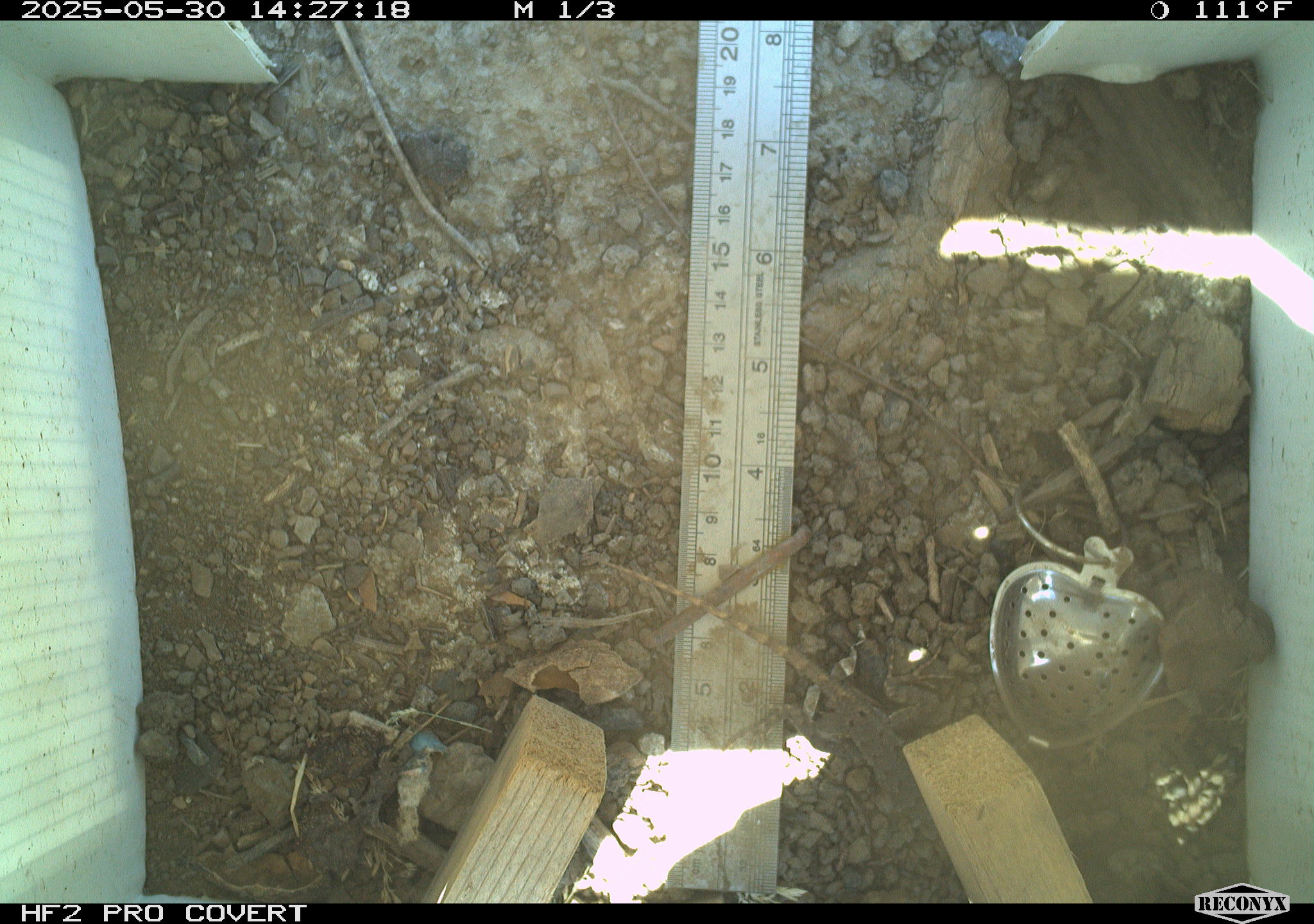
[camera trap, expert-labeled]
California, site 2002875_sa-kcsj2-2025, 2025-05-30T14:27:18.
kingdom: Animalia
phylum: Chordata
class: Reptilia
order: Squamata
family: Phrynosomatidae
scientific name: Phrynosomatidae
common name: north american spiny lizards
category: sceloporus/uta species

··········

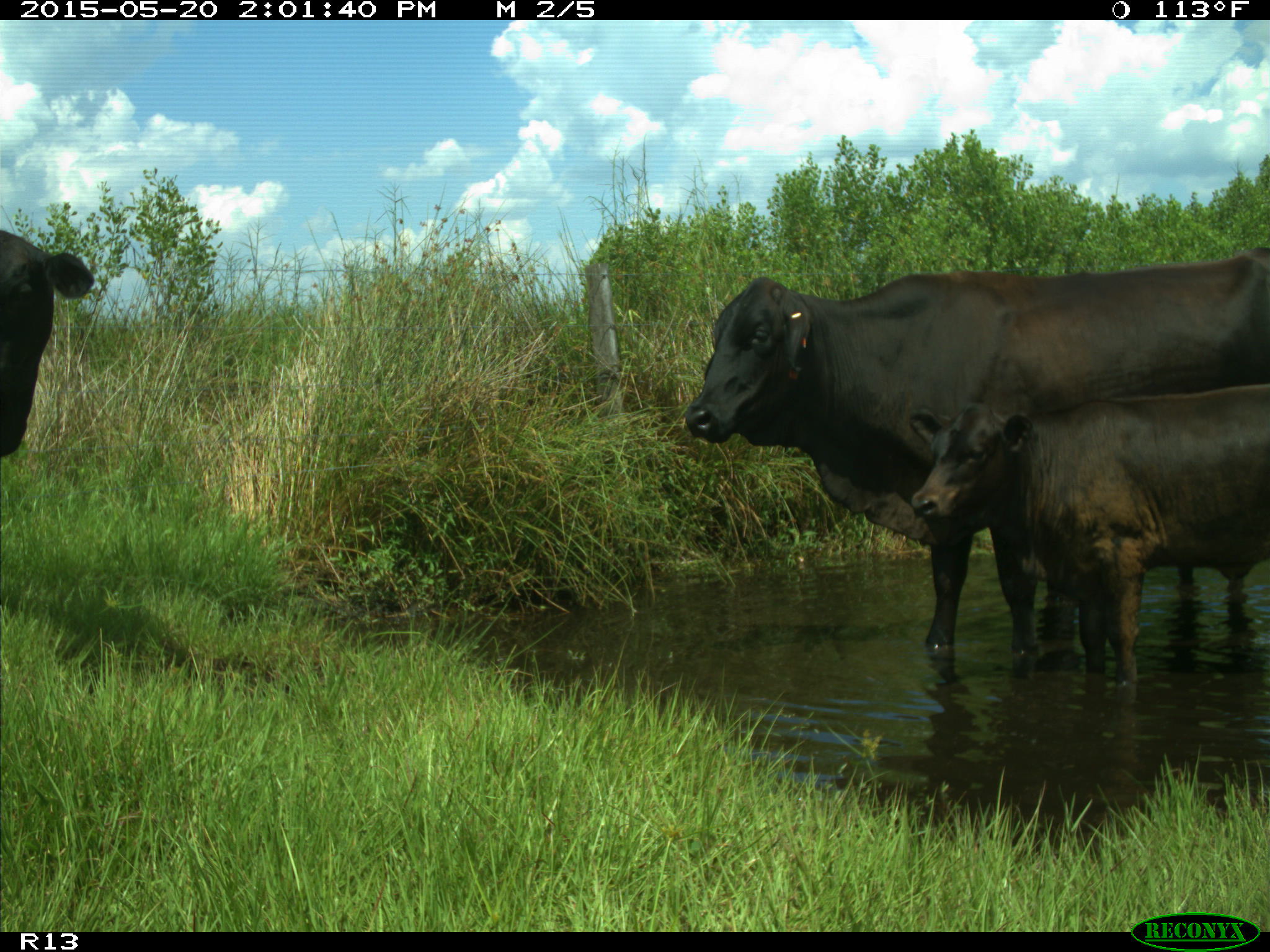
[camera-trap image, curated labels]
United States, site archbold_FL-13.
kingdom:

··········

In the listing above, locate the line containing "California, site 2002875_sa-kcsj2-2025, 2025-05-30T14:27:18." and the line containing "category: sceloporus/uta species". Transcribe those two lines and everything between them, exactly as written.

California, site 2002875_sa-kcsj2-2025, 2025-05-30T14:27:18.
kingdom: Animalia
phylum: Chordata
class: Reptilia
order: Squamata
family: Phrynosomatidae
scientific name: Phrynosomatidae
common name: north american spiny lizards
category: sceloporus/uta species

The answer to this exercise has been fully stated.